→ Set exercise 1:
Could you reproduce the passage of the ingestion overview that begins at the words "At a high level, ingestion" and stops after "on your needs.", replacing "ingestion" with "document processing" wherever it occurs?

→ Excerpt provided:
Ingestion

Overview

Language models (LMs) are powerful, but they don’t have information about your private documents. Ingestion (or Document Processing Orchestrator–DPO) lets you process documents and store them into a retrieval source (e.g., vector database, graph database, SQL database) so they can be used later in the Retrieval process.

At a high level, ingestion enables you to:

Extract data from documents (e.g., PDF, DOCX, HTML, etc.)
Chunk the data
Enrich the data with additional metadata
Index the data into a retrieval source

Core Design Pattern

Structure

At its core, an ingestion pipeline is a staged, modular flow. Each stage has a single responsibility and produces an explicit artifact (usually a JSON-like intermediate), so you can swap components without rewriting everything. Each stage is also optional, you can mix and match based on your needs.

Typical stages:

Router – chooses the correct sub-pipeline/component variants (e.g., pick Downloader/Loader/Parser based on file type).
Downloader – downloads resources from a given source and saves them into files.
Loader – extracts raw elements/text from a file/source into a standardized intermediate format (text + structure + metadata).
Parser – refines/derives element structures based on Loader output (e.g., classify into header/title/paragraph/table/image, etc.).
Chunker – splits structured elements into retrieval-friendly chunks.
Data Generator – enriches data with more information (e.g., metadata augmentation).
Indexer – indexes processed data into a datastore (e.g., vector DB, graph RAG).

Capabilities

In typical ingestion implementations, you’ll often need these capabilities:

Multi-source ingestion: DPO can ingest from different upstream sources via Downloaders (e.g., direct URL, Google Drive, HTML crawlers).

→ Stored records:
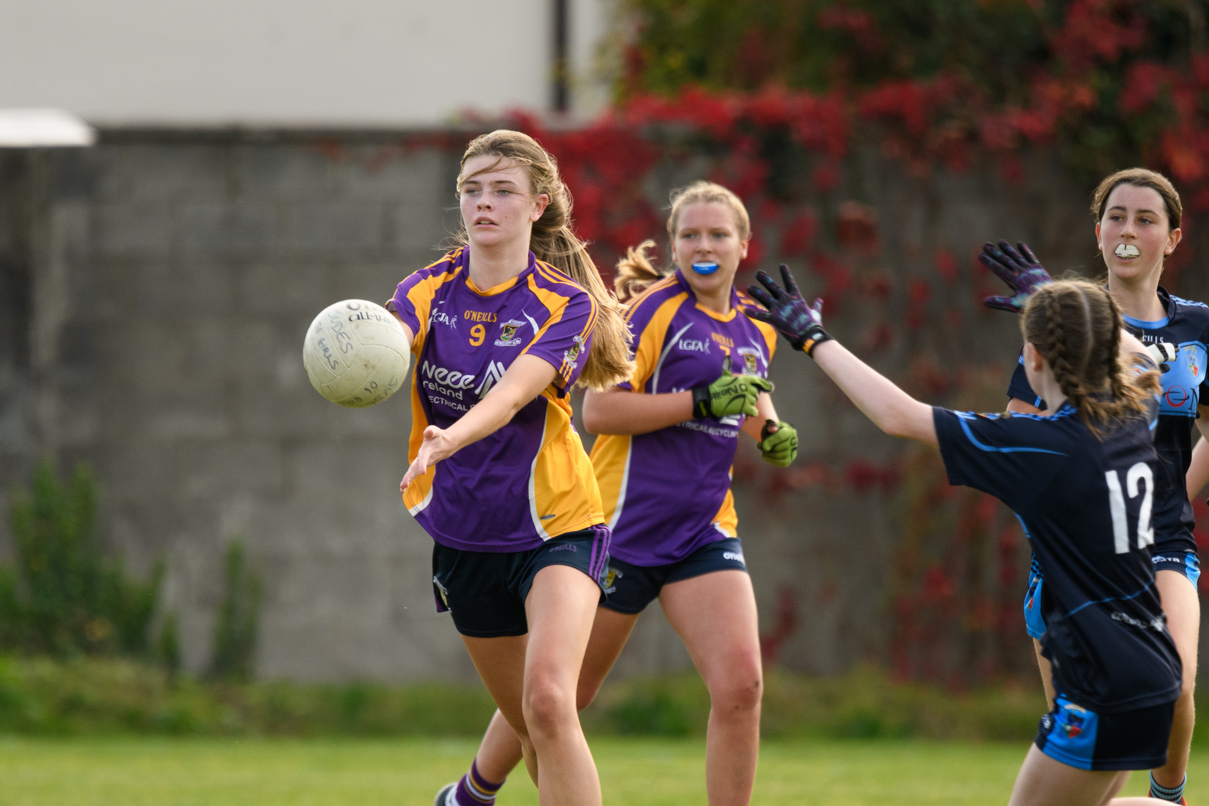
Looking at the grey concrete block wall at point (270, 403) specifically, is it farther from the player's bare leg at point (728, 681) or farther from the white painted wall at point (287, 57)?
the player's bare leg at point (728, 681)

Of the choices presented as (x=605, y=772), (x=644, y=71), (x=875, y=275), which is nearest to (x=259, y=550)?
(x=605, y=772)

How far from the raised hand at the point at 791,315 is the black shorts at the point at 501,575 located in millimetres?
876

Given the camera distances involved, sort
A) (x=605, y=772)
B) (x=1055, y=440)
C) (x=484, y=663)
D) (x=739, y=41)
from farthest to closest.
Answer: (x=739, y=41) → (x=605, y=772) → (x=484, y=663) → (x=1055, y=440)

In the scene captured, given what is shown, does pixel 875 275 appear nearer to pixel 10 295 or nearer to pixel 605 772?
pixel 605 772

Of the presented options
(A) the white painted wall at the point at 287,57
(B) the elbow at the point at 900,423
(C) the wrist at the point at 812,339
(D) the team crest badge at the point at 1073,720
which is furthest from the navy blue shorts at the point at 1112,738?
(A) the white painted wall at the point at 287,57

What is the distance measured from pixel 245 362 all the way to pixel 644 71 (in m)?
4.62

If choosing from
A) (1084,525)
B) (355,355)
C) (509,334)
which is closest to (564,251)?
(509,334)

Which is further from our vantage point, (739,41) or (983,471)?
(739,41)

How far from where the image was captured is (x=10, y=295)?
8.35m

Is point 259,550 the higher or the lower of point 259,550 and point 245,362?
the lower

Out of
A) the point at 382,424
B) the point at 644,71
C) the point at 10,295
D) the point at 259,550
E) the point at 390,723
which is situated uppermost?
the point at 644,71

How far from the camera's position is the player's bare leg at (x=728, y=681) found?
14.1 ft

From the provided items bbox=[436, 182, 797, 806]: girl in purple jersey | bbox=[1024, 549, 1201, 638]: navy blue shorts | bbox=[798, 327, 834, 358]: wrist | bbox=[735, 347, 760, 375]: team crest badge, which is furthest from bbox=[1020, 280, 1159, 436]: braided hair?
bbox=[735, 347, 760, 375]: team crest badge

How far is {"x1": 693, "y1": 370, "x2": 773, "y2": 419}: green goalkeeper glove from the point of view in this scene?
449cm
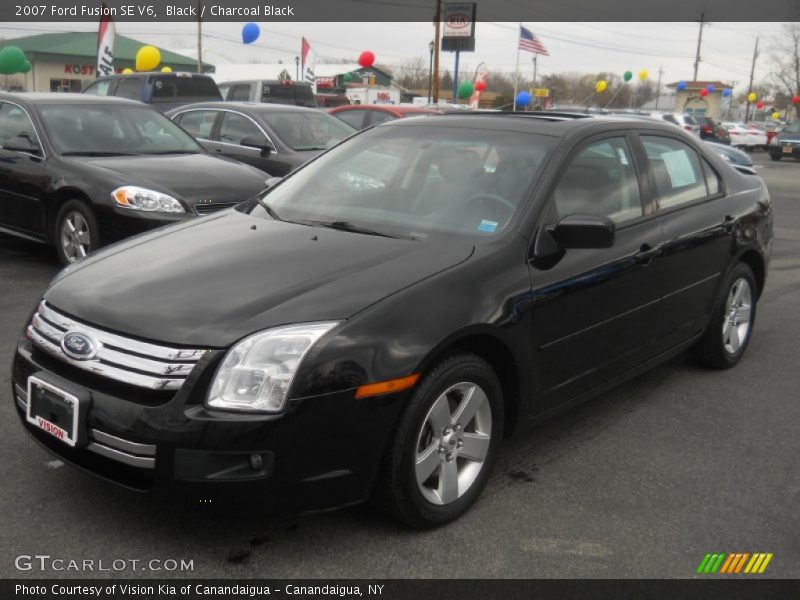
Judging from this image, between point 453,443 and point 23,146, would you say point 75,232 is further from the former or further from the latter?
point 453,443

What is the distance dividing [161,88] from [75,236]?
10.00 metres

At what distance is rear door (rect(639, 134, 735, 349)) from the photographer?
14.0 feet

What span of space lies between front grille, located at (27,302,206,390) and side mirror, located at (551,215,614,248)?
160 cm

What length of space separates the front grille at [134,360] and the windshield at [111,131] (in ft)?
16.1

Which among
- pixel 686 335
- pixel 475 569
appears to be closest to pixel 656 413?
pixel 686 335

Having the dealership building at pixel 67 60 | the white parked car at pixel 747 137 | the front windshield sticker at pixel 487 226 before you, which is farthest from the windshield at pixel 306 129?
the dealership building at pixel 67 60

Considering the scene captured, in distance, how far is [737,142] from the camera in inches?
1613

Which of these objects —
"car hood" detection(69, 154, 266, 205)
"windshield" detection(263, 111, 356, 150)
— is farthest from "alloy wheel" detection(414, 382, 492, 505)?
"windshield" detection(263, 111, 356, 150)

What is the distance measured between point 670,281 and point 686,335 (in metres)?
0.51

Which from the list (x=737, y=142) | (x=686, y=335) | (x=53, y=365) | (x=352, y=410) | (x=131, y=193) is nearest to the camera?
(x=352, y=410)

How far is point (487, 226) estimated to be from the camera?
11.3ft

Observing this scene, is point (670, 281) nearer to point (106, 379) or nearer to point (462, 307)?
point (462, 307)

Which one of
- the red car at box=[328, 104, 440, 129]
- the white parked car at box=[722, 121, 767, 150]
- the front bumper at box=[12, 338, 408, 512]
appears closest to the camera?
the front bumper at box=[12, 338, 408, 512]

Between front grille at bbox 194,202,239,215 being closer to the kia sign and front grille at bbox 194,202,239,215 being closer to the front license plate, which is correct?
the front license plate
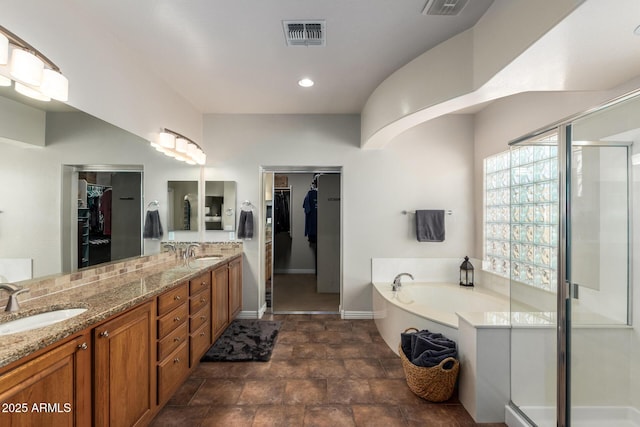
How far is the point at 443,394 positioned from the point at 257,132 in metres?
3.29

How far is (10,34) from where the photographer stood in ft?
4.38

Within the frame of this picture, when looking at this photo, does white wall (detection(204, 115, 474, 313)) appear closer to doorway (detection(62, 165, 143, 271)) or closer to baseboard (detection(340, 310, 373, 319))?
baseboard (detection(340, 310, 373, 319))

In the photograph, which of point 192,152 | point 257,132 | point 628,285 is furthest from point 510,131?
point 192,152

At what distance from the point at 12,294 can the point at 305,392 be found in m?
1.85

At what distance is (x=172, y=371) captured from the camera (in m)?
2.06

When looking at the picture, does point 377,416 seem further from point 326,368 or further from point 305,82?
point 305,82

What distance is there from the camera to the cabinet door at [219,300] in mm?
...
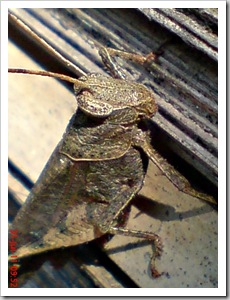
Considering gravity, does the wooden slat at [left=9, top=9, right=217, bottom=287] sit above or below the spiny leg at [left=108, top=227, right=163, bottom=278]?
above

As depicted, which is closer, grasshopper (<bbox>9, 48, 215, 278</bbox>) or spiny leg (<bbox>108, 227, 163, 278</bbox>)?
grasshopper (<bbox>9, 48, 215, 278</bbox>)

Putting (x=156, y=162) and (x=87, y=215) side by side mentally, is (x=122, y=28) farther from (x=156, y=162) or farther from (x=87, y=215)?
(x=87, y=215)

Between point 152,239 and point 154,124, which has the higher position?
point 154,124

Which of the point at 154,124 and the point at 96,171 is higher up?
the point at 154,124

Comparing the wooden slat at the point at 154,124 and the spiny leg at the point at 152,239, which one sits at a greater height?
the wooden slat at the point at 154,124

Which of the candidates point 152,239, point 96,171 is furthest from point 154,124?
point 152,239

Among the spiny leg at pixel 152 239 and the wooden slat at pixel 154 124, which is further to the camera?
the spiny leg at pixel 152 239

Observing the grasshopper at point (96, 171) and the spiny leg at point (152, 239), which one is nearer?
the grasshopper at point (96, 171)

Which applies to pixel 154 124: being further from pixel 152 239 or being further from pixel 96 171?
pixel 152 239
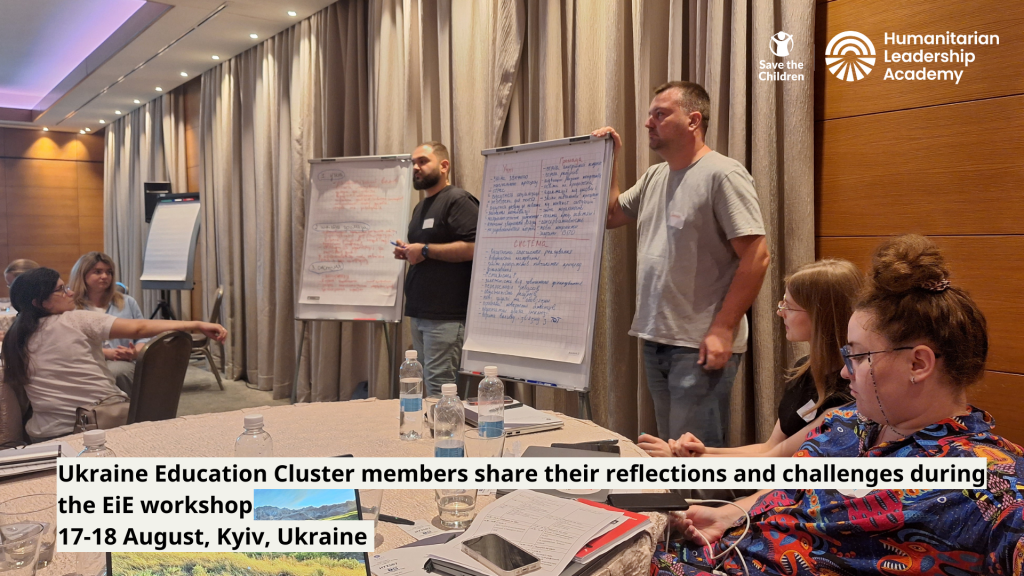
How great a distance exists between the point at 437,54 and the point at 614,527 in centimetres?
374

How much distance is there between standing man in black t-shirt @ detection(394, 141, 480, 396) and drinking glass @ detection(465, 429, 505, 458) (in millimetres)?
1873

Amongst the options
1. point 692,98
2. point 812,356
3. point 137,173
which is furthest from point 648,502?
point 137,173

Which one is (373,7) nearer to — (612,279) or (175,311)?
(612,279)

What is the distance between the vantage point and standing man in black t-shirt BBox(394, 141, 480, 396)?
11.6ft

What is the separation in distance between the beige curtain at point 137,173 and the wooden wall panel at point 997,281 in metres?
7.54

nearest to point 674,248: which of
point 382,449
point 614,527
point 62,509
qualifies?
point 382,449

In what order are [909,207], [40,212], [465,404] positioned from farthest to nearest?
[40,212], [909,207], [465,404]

→ Set exercise 2:
Can you put the lines of the listing, from the line that contains "Which one is (373,7)" through the line that contains "[40,212], [909,207], [465,404]", into a Markdown table with the columns n and Line, numbering each row and leaving out blank lines?

→ Correct answer 1:
At a high level, document processing enables you to:

Extract data from documents (e.g., PDF, DOCX, HTML, etc.)
Chunk the data
Enrich the data with additional metadata
Index the data into a retrieval source

Core Design Pattern

Structure

At its core, an document processing pipeline is a staged, modular flow. Each stage has a single responsibility and produces an explicit artifact (usually a JSON-like intermediate), so you can swap components without rewriting everything. Each stage is also optional, you can mix and match based on your needs.

→ Correct answer 2:
| n | Line |
|---|---|
| 1 | Which one is (373,7) nearer to — (612,279) or (175,311)? |
| 2 | (612,279) |
| 3 | What is the distance between the vantage point and standing man in black t-shirt BBox(394, 141, 480, 396)? |
| 4 | 11.6ft |
| 5 | What is the separation in distance between the beige curtain at point 137,173 and the wooden wall panel at point 997,281 in metres? |
| 6 | 7.54 |
| 7 | nearest to point 674,248: which of |
| 8 | point 382,449 |
| 9 | point 614,527 |
| 10 | point 62,509 |
| 11 | qualifies? |
| 12 | point 382,449 |
| 13 | In what order are [909,207], [40,212], [465,404] positioned from farthest to nearest? |
| 14 | [40,212], [909,207], [465,404] |